Social workers face a lot of challenges when attending to LGBT clients due to the conflict between personal and professional ethics and values. There are various circumstances in which a social worker’s personal ethics and values may clash with that of the LGBT client. For instance when the social worker does not believe in the same-sex relationship and he or she has to discourage the client from engaging in such a relationship (Fraser & Matthews, 2008). In this case, the social worker’s personal values will be in conflict with professional ethics and values. The worker has to choose one value over the other (Fraser & Matthews, 2008). In addition, one may find it difficult to deal with the sexual minority group based on their religious beliefs and the societal ethical perspective of the homosexuals.

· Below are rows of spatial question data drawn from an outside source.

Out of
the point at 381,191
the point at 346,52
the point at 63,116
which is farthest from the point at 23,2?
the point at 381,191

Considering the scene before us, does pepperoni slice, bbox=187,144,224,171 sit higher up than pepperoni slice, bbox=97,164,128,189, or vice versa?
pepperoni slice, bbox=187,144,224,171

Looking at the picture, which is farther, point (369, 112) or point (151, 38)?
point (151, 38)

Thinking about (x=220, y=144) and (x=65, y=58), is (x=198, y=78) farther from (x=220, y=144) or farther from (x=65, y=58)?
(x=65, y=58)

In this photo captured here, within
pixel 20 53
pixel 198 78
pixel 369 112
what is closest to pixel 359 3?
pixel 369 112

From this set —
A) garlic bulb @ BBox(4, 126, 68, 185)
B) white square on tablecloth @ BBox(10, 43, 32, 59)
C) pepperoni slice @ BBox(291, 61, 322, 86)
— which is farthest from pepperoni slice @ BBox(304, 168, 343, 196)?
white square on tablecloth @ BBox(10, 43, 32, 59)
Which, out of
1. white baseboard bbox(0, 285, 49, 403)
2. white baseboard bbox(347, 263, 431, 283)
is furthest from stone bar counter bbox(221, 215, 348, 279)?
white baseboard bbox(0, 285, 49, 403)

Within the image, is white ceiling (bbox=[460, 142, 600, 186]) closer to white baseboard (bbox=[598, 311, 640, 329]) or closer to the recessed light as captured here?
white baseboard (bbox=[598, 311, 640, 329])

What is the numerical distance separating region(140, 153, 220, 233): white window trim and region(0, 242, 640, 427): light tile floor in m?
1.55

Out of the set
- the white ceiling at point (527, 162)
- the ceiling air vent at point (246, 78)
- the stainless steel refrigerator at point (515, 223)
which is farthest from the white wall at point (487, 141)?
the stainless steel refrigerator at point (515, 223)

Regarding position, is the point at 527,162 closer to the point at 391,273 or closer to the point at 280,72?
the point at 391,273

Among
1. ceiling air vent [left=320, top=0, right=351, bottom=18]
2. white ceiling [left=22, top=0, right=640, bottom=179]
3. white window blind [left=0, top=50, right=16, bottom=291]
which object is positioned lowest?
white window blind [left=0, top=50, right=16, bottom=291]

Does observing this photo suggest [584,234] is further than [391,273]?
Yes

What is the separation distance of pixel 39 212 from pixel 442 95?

Almost all the religious groups’ perceive homosexual as an abominable action. For instance, Christianity advice their members not to associate with homosexual actions (Deschamps & Singer, 2016). The same is observed in most societies. Therefore, most social workers personal values and ethics clash with their professional values regarding the LGBT community whenever they want to make a decision concerning the best action to take. Social workers are, therefore, advised to put aside their personal beliefs and ethics in order to do their work in a fair manner.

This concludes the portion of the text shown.